In \(\mathbb{Z}/n\mathbb{Z}\), \([a]\) has a multiplicative inverse if and only if \(\gcd(a,n)=1\).

Proof.

If \(\gcd(a,n)=1\) then Theorem 5.7 there exists \(s,t\in\mathbb{Z}\) such that \(as+nt=1\) for some . So \[as\equiv 1-nt\equiv 1\pmod{n},\] so \([a][s]=[1]\) in \(\mathbb{Z}/n\mathbb{Z}\), and so \([s]\) is a multiplicative inverse of \([a]\).

Conversely, if \(\gcd(a,n)=h>1\), and if \(as\equiv 1\pmod{n}\), then \(1=as+nq\) for some \(q\in\mathbb{Z}\). But \(h\) divides both \(a\) and \(n\), so it divides \(as+nq\). But no integer \(h>1\) divides \(1\). So there is no \(s\) such that \([s]\) is a multiplicative inverse of \(a\).

□

Note that the first part of the proof is constructive and allows us to solve some congruence equations.

Example:

Find \(x \in \mathbb{Z}\) such that \(4x = 3 \pmod{7}\).

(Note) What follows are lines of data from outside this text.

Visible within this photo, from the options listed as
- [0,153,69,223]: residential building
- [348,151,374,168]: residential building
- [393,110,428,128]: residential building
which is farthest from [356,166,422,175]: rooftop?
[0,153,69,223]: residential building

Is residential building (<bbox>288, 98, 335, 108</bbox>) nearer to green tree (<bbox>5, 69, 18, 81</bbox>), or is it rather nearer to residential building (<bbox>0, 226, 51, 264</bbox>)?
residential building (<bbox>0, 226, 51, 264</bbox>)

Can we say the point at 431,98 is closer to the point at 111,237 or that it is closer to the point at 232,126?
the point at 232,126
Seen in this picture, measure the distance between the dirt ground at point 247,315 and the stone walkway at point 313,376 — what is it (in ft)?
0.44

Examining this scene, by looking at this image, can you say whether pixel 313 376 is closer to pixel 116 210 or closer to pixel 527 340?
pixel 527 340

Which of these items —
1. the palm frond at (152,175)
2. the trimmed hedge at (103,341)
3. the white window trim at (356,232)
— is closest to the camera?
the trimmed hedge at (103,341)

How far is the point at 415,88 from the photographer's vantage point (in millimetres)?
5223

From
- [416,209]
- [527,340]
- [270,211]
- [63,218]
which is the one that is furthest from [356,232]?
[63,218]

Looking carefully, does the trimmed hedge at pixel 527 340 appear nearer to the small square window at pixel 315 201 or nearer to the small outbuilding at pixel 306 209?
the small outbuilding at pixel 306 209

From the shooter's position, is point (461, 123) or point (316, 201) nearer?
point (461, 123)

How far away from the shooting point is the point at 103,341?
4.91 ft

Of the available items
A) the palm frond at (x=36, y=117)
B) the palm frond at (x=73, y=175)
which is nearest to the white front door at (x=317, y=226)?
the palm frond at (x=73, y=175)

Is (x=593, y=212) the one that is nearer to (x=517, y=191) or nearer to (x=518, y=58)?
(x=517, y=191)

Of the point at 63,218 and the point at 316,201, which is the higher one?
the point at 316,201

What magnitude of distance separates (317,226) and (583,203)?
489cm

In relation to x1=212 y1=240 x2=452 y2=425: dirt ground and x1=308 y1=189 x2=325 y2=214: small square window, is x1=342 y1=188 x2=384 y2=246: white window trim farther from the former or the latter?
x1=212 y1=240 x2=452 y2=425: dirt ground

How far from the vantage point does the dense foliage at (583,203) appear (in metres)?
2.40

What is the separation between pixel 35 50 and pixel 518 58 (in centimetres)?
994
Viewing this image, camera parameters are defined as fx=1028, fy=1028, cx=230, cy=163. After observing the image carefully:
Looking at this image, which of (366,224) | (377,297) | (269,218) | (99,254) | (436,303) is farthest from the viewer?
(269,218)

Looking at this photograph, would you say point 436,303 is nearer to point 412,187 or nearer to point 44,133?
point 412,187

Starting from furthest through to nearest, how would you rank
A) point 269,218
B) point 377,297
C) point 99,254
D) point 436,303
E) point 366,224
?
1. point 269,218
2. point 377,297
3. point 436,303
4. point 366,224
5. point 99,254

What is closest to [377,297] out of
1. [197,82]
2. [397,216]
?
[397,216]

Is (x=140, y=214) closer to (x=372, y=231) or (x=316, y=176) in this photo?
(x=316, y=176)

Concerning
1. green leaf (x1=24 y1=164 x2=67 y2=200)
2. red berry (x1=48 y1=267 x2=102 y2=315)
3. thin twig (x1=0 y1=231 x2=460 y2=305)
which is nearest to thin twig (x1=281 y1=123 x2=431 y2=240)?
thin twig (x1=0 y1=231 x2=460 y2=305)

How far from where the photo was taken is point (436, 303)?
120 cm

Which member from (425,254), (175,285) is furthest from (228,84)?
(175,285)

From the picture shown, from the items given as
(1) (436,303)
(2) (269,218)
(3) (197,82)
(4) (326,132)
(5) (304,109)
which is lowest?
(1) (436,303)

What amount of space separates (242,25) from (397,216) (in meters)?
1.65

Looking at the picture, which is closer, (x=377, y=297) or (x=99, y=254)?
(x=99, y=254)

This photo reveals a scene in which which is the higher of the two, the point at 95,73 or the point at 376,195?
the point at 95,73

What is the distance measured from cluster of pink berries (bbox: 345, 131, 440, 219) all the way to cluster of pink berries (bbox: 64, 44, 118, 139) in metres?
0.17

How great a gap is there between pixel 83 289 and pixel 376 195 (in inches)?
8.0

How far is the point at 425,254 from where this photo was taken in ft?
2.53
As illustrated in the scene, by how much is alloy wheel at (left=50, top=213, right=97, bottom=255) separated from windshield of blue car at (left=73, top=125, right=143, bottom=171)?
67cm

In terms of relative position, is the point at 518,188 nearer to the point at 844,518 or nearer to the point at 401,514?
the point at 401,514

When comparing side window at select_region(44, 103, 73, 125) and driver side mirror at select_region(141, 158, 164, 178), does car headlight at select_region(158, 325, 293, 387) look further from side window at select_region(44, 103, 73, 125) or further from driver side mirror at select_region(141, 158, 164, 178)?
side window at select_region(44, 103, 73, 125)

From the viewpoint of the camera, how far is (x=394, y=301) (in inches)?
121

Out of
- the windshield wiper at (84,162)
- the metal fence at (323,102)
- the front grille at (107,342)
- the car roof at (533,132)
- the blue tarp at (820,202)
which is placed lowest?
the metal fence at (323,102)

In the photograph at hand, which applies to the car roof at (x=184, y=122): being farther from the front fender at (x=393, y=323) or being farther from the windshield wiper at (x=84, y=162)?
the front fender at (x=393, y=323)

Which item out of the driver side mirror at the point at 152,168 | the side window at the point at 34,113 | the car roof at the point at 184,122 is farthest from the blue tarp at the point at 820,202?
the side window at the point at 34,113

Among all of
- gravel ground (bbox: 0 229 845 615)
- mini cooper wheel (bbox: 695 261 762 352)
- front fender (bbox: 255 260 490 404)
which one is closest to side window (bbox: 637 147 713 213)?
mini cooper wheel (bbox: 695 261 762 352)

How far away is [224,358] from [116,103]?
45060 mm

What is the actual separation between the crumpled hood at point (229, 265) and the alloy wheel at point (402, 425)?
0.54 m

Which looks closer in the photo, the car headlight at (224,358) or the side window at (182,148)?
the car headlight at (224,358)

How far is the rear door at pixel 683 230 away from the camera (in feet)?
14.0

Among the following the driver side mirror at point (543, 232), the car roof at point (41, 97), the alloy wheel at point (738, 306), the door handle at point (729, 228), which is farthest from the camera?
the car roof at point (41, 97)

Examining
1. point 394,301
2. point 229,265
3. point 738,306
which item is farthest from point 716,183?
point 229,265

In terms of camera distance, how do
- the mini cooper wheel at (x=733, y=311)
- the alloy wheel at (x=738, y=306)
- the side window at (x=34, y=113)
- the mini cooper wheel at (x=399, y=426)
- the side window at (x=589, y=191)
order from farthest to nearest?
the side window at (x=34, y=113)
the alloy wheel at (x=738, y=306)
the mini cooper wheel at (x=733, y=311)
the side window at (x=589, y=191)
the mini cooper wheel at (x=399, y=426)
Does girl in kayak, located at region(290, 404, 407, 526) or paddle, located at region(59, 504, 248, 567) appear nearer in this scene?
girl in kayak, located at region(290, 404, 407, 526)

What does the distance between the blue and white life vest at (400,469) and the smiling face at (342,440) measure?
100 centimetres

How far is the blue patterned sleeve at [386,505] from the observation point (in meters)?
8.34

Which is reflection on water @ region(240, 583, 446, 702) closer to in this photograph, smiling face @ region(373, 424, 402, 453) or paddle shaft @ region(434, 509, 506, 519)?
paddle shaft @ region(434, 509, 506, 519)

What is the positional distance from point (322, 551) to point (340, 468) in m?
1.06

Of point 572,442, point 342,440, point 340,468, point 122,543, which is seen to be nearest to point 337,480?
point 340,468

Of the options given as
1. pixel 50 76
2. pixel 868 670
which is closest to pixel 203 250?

We find the inverse of \([4]\) in \(\mathbb{Z}/7\mathbb{Z}\) (which exists since \(\gcd(4,7)=1\)). We find \(s,t \in \mathbb{Z}\) such that \(4s+7t=1\). We have that

\(k\)	\(s_k\)	\(t_k\)	Calculation	\(q_k\)	\(r_k\)
\(0\)	\(0\)	\(1\)	-	-	-
\(1\)	\(1\)	\(0\)	\(7=4\cdot 1+3\)	\(1\)	\(3\)
\(2\)	\(0-1\cdot1=-1\)	\(1-0\cdot 1=1\)	\(4=3\cdot1+1\)	\(1\)	\(1\)
\(3\)	\(1-(-1)\cdot1=2\)	\(0-1\cdot1 = -1\)	\(3=1\cdot3+0\)	\(3\)	\(0\)

so \(s=2\) and \(t=-1\). So \([2]\) is the inverse of \([4]\) in \(\mathbb{Z}/7\mathbb{Z}\).

Multiply both side of \(4x \equiv 3\pmod{7}\) by \(2\), we get \(x \equiv 2\cdot 4x \equiv 2\cdot 3\equiv 6\pmod{7}\).

We can also look at solving a system of simultaneous congruence equations.

Theorem 10.14:

Let \(m,n\in\mathbb{Z}_+\) be co-prime. For any \(a,b\in\mathbb{Z}\), \(\exists\,x\in\mathbb{Z}\) such that \[x\equiv a\ \pmod{m} \qquad\text{ and }\qquad x\equiv b\ \pmod{n}.\] Furthermore, this \(x\) is unique modulo \(mn\). That is for \(x'\in\mathbb{Z}\), we have that \[x'\equiv a\ \pmod{m} \qquad\text{ and } \qquad x'\equiv b\ \pmod{n}\] if and only if \[x'\equiv x\ \pmod{mn}.\]

Proof.

We will prove the existence of \(x\) and leave the uniqueness of \(x\) modulo \(mn\) as an exercise.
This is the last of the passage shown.